The Bartender's Tale

Ivan Doig

Riverhead Books 

Somewhere in the back of our minds lurked the disturbing knowledge that when school started in the fall, I would have to turn into a boy among other boys again and she would have to find a best friend among girls. But that fact of life lay whole months away yet, and in the meantime, all we had to live up to was for each of us to do half the laughing.

                      from  The Bartender’s Tale

 

The reasoned, seasoned memories of a boy fifty years later


Soon before daybreak on my sixth birthday, my mother’s breathing wheezed more raggedly than ever, then quieted. And then stopped.

The remembering begins out of that new silence…

One of the most evocative and powerful openings I had ever read began This House of Sky, Ivan Doig’s 1978 memoir of growing up in Montana. I was hooked and eagerly read the books that followed, The Sea Runners, Winter Brothers, Prairie Nocturne, The Whistling Season, Work Song. Like Wallace Stegner, Doig is a storyteller of the modern West and a master stylist, meaning that as important as the story he tells is the way he tells it; his books are full of sentences you want to highlight and underline and remember.

In his most recent novel, The Bartender’s Tale, Doig relates the experiences of Russell (Rusty) Harry when he turned twelve in 1960—“that year of everything”—when his life changed and the world would never be the same again.

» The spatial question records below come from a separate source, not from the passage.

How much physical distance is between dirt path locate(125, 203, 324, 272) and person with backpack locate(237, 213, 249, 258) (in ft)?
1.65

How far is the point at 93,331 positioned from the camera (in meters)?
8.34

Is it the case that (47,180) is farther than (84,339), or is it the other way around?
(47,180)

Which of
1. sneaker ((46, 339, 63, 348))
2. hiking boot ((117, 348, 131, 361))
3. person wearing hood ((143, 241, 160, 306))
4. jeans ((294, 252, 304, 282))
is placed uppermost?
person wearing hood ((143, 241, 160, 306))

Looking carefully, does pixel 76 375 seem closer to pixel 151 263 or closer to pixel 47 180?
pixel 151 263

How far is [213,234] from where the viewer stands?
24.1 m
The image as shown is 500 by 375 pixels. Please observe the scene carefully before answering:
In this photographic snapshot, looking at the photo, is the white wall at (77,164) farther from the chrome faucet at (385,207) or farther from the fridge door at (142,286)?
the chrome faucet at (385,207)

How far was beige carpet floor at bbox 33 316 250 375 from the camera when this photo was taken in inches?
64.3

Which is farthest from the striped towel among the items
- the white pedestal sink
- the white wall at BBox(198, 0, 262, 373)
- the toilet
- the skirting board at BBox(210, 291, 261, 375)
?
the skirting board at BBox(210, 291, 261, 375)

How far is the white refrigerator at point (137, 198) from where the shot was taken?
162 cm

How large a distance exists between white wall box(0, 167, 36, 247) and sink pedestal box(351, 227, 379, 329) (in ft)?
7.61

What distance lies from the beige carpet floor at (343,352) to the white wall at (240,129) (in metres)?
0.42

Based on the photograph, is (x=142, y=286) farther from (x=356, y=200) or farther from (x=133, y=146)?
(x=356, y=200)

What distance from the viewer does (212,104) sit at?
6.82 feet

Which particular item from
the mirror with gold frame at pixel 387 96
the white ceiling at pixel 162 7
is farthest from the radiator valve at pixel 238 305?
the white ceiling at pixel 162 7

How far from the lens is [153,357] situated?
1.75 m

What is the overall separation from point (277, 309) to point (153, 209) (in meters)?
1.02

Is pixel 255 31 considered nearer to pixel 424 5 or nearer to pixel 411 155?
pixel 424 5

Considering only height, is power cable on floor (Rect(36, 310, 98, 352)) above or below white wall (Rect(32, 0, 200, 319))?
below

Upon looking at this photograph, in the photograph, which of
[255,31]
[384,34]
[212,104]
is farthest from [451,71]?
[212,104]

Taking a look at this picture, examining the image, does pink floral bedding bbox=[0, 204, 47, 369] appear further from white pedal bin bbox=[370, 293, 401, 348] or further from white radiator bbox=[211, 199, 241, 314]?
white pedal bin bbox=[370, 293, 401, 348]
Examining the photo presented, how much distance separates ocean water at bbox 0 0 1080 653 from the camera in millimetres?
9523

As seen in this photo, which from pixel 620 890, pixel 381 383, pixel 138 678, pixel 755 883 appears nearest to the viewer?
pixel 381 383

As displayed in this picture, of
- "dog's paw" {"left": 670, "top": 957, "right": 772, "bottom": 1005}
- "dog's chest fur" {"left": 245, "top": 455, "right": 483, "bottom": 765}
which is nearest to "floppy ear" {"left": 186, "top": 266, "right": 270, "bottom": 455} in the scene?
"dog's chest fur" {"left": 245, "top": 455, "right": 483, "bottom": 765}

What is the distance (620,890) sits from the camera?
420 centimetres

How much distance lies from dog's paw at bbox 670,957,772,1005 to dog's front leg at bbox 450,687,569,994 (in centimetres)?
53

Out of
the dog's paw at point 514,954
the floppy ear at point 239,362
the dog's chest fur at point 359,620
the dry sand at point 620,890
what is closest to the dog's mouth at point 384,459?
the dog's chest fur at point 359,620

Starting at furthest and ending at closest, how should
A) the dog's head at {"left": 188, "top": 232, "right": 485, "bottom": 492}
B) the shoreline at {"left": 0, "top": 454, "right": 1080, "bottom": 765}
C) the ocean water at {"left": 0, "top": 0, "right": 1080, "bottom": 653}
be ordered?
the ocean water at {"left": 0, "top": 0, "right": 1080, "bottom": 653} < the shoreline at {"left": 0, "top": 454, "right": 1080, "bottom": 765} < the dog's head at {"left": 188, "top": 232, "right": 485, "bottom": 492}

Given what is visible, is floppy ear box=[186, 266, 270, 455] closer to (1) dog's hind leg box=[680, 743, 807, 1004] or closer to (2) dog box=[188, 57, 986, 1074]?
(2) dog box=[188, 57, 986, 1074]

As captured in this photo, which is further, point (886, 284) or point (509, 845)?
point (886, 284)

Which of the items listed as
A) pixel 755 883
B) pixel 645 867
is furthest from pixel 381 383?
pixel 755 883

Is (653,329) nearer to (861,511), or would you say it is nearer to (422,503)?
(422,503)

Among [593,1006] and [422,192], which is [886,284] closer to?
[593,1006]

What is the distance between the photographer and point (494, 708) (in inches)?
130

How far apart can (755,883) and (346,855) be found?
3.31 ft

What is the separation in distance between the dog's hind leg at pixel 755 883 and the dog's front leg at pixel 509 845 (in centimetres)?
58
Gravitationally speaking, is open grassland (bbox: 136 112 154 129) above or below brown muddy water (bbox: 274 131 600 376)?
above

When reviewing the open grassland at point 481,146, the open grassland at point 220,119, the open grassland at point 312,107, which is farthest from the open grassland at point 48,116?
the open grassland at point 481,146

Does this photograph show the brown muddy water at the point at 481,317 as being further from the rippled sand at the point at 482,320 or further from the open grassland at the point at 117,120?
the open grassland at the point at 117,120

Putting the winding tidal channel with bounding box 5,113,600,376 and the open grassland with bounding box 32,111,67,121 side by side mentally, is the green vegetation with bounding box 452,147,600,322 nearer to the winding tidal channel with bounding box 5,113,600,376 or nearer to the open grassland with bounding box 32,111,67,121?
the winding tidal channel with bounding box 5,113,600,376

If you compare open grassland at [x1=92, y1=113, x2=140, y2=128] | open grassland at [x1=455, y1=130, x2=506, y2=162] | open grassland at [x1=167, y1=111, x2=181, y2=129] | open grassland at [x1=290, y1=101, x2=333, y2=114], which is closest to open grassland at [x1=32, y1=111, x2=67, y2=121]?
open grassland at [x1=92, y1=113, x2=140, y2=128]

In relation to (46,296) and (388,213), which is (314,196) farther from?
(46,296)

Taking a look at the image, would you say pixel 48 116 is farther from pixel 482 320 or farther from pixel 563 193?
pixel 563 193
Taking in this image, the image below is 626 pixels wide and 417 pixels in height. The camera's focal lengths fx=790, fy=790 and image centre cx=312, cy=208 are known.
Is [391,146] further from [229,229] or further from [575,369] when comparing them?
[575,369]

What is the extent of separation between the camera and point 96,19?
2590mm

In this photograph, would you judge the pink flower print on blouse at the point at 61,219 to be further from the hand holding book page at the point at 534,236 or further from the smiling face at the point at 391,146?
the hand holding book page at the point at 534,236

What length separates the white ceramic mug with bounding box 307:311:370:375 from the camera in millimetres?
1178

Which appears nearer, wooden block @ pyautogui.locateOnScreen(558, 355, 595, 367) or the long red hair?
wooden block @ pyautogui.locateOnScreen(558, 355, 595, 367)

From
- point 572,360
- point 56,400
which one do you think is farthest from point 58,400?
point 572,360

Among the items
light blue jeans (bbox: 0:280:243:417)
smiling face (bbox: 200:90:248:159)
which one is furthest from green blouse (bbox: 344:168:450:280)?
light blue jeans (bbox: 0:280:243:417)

The events take place in the small fictional town of Gros Ventre, Montana (“where people knew one another’s business almost before it happened”), the setting of several of Doig’s stories.

Rusty lives with his father, who owns the town’s most popular bar, the Medicine Lodge saloon, and who is some kind of legend in the area with his down to earth, no-nonsense philosophy (“All you can count on in life is your fingers and toes.” “Opposites attract, but usually not for long.”)

“Newly hatched from childhood into adolescence,” Rusty begins to explore the strange goings-on and baffling world of adults. To accompany him on his explorations is a girl new in town, Zoe Constantine. Overcoming the typical 12-year old boy’s suspicion of girls, he and Zoe quickly become best friends and co-conspirators in growing up.

Rather than the story of some dramatic, life changing event, the novel instead recounts the daily little discoveries and mini-dramas that together add up to what Rusty realizes was a turning point in his life: The prospect of his dad re-marrying, or as he called it “maddermoany,” selling the bar that had become a manageable microcosm of the world, or being confronted with the possibility that he has a half-sister neither he nor his father knew about.

Through the story of that momentous year, Doig captures the freshness of a 12-year old’s explorations and discoveries filtered now through the reasoned, seasoned reflections of the boy fifty years later: “That’s grown-ups for you. By the time we ever figure them out…we’ll be them.”


This review first appeared in The Columbia River Reader (September 15-Oct 14, 2013.) Reprinted with permission.